::: Data to use
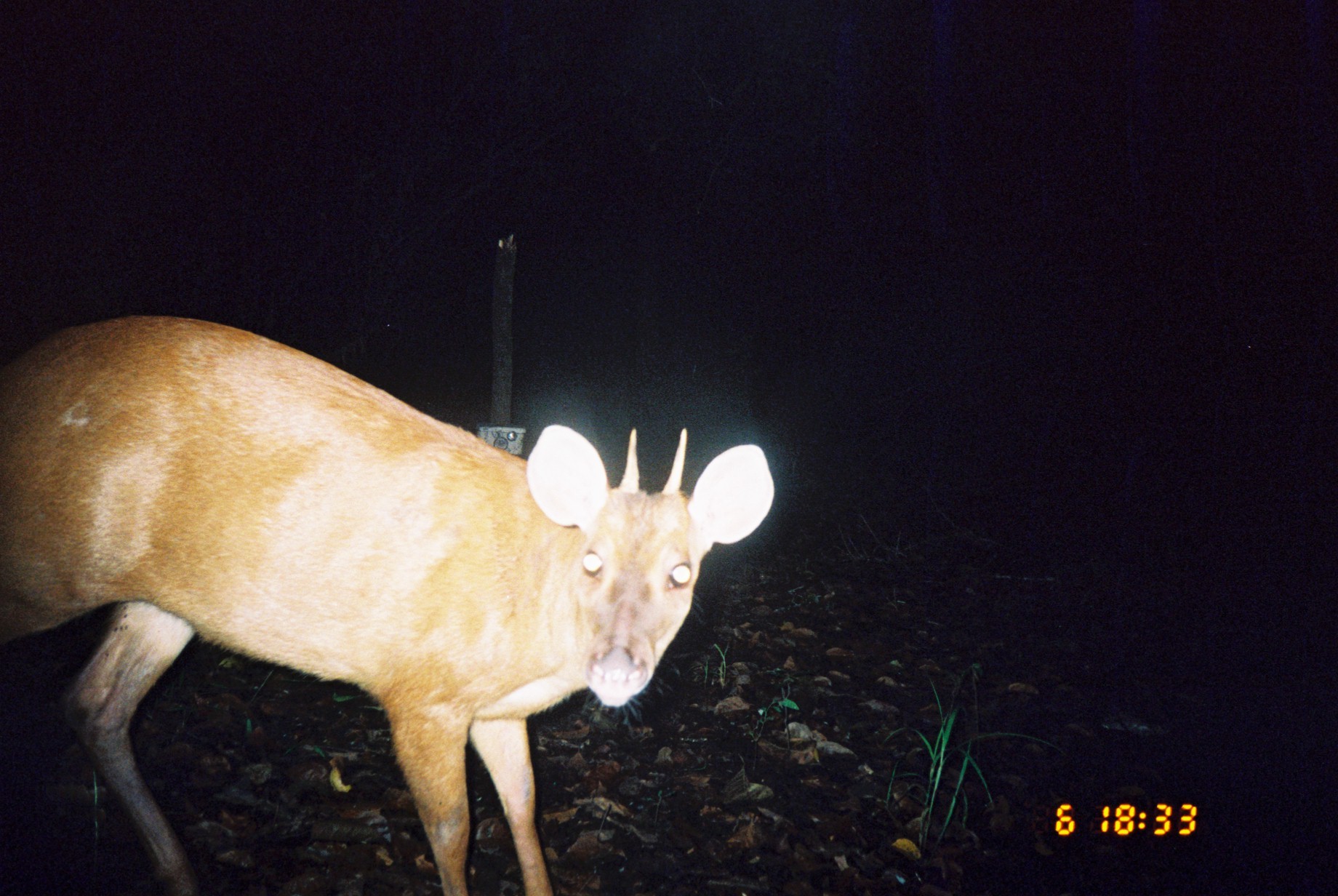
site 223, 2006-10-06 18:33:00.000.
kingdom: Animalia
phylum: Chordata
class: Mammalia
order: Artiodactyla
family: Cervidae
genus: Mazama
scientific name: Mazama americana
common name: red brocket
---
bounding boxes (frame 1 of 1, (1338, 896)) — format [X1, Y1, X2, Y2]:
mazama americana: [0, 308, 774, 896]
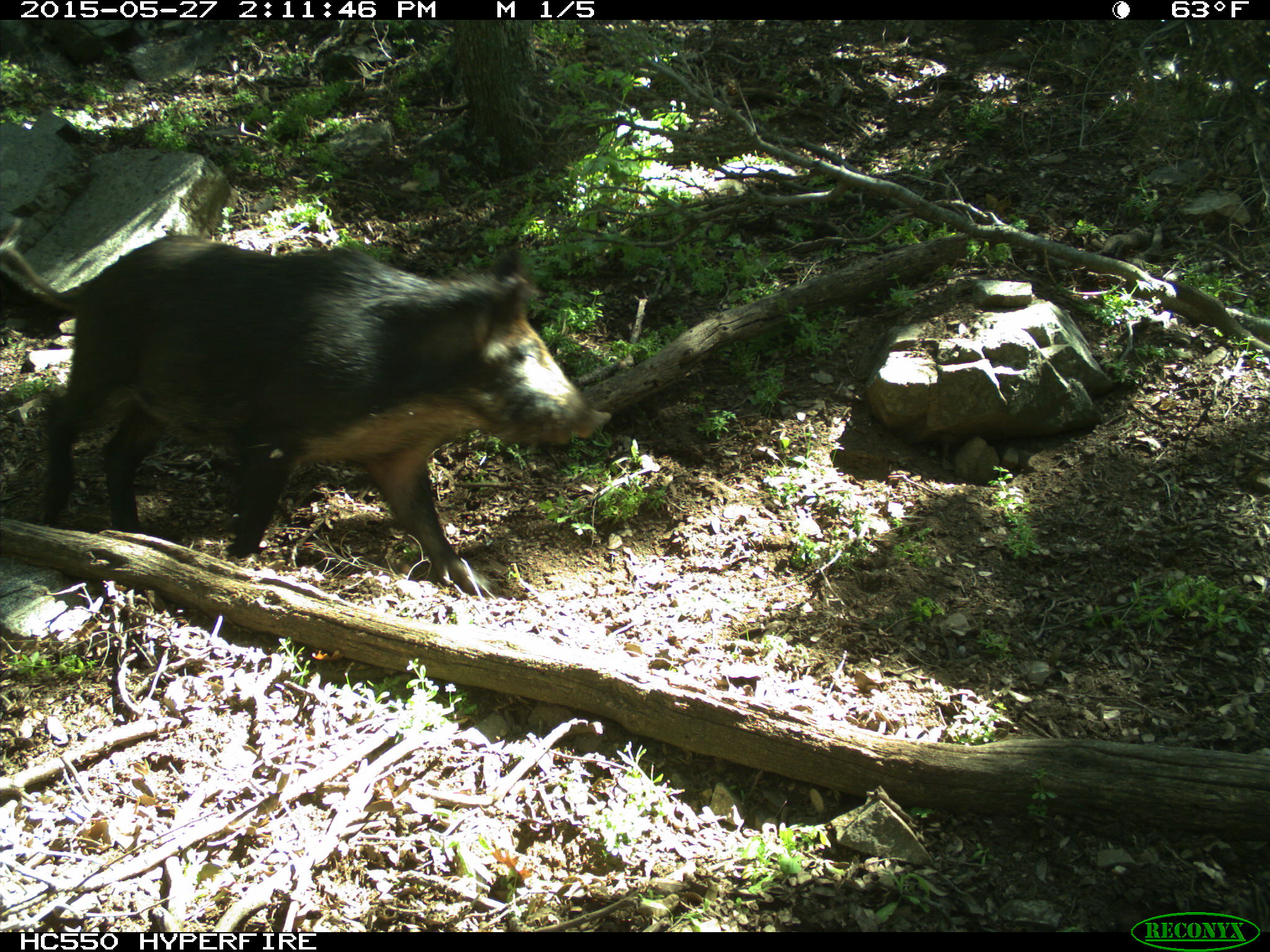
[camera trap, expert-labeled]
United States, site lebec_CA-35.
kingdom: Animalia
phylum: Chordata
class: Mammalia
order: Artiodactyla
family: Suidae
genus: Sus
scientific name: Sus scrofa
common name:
::::::
» **Brief**
Only exact repeats of the lines from the one containing "scientific name: Mazama americana" through the end of the listing above are wanted here; pictures are not.

» **Result for this task**
scientific name: Mazama americana
common name: red brocket
---
bounding boxes (frame 1 of 1, (1338, 896)) — format [X1, Y1, X2, Y2]:
mazama americana: [0, 308, 774, 896]
[camera trap, expert-labeled]
United States, site lebec_CA-35.
kingdom: Animalia
phylum: Chordata
class: Mammalia
order: Artiodactyla
family: Suidae
genus: Sus
scientific name: Sus scrofa
common name:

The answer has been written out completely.